THREATS FROM FOREIGN COUNTRIES
The days of overhunting turkeys in Maine are long gone, and current harvest limits are set every year to keep the population in check.
The first modern turkey hunt took place in the spring of 1986 in York County. The hunting area was expanded to include Cumberland County in 1992 and expanded statewide four years later. The first fall season was in 2002. The turkey permit lottery was abolished in 2005 and opened to all hunters.
Hunters must report their harvest to the state, which uses these numbers to track trends and help estimate population. That’s also how officials decide whether to increase or decrease harvest opportunities in different areas, Sullivan said.
Right now, the goal in southern Maine is to keep the turkey population from increasing, so there are more hunting opportunities in that region, Sullivan said.

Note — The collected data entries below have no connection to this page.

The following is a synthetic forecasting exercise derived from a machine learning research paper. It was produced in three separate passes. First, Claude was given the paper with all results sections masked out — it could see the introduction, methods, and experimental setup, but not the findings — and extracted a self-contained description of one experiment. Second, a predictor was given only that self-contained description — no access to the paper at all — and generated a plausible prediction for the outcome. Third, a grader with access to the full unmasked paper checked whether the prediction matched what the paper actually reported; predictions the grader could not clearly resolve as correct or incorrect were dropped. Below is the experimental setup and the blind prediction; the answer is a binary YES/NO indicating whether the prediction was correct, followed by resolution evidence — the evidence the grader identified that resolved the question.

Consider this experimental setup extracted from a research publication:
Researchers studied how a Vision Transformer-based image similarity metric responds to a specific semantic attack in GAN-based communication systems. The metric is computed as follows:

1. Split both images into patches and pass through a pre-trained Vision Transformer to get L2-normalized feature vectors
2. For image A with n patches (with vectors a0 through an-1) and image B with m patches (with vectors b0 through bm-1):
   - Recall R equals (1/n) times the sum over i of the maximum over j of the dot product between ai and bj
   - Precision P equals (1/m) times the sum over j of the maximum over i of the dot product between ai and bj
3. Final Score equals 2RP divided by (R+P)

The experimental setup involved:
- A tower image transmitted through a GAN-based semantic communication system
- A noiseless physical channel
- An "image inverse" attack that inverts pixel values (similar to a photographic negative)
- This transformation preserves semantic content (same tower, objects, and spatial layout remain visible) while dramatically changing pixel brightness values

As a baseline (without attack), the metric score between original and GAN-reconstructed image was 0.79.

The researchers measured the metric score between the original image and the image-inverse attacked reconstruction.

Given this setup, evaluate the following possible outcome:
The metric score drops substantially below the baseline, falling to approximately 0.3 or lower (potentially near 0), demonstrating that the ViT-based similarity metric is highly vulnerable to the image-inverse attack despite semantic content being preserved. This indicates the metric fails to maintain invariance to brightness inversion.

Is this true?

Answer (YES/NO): NO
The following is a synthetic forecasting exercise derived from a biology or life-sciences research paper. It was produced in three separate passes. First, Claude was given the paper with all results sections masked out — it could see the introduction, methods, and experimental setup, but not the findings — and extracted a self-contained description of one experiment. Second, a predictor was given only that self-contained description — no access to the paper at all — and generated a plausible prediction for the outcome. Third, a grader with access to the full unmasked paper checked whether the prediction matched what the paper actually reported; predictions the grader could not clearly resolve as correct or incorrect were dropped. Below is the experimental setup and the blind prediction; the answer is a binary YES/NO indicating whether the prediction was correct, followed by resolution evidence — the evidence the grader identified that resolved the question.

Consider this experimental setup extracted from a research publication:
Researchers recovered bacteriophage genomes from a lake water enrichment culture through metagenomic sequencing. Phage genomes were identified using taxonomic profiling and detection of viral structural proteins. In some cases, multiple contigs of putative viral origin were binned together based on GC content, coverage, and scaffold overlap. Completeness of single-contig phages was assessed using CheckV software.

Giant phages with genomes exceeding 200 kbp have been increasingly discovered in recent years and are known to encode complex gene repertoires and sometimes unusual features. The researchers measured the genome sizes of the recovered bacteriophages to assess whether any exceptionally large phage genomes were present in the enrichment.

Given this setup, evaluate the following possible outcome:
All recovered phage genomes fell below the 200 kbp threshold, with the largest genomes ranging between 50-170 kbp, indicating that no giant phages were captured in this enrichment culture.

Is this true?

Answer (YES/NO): NO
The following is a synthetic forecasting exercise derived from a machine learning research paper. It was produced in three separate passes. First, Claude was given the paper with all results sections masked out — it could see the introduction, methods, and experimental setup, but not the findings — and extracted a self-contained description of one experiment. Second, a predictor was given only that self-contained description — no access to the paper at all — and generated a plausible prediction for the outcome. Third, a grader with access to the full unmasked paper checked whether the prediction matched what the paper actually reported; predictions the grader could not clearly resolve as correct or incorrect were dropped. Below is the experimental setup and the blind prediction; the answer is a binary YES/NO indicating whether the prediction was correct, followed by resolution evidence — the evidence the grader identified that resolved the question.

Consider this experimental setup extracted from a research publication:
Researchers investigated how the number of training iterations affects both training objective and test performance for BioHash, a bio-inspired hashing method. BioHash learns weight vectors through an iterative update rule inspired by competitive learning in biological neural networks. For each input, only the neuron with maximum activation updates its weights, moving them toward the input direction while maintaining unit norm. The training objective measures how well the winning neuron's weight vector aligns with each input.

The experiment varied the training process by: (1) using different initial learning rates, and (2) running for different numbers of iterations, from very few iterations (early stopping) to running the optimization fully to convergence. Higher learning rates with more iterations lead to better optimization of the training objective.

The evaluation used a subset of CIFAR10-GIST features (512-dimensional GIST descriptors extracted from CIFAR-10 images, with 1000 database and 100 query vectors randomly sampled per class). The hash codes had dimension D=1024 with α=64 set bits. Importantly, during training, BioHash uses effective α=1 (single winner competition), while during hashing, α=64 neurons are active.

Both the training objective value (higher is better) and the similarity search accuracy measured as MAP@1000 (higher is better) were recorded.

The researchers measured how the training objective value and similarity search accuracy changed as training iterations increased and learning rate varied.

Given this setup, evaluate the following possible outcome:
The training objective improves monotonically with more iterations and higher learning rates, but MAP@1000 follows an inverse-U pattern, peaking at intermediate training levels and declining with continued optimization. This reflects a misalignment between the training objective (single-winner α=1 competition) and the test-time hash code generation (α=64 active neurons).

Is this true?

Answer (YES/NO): YES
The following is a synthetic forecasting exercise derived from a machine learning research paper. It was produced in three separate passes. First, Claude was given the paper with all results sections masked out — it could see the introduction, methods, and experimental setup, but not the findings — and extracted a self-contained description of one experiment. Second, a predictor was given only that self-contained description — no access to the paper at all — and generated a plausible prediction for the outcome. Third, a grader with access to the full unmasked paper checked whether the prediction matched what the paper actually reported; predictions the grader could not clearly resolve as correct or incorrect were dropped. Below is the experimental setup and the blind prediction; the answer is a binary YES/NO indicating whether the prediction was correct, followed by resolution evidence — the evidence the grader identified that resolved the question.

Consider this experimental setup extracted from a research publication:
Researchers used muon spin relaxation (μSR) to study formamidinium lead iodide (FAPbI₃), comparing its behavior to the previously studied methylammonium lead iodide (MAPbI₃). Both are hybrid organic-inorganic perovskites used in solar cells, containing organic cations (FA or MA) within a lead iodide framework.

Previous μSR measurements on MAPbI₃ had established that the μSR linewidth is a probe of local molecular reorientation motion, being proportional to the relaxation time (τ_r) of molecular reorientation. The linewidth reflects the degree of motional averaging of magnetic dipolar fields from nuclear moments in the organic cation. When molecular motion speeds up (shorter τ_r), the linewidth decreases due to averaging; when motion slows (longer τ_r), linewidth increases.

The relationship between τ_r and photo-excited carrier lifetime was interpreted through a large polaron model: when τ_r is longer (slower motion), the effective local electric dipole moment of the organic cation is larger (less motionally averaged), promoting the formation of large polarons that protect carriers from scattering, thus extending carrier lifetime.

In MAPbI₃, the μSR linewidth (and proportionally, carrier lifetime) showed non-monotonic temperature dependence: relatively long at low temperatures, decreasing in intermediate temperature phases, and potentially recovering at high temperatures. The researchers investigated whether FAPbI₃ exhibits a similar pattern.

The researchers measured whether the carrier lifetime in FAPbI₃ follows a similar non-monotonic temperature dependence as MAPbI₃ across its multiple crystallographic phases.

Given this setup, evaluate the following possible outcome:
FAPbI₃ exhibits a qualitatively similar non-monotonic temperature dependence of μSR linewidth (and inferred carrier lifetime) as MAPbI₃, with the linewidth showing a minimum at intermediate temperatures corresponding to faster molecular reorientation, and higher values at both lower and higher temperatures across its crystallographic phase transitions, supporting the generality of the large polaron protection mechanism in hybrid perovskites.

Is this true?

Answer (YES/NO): NO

This year, IDFIW and the Maine Center for Disease Control and Prevention issued an advisory on wildlife consumption in the Unity/Thorndike area after 54 deer and 55 turkeys were tested for the presence of per- and polyfluoroalkyl substances (PFAS). or ‘forever chemicals’.
As the turkey population increases, so do the car accidents involving them. The number of reported crashes has increased from 30 in 2014 to a high of 66 in 2022. There were 48 reported crashes last year and 45 so far this year, according to public crash data available through the Maine Department of Transportation.
Conservationists also monitor the turkey population for diseases such as turkey pox, but these have not affected the overall population. Sullivan said turkeys are not susceptible to and do not carry bird flu.
The state currently has four management goals for wild turkeys: maintaining a healthy and sustainable population, ensuring public satisfaction with that population, promoting participation in wild turkey hunting, and increasing public knowledge of the birds and how the population is managed.
Like Kapinos, Sullivan sees the bountiful turkey population as a great wildlife recovery story.
“They are another piece of the puzzle that makes Maine special,” he said.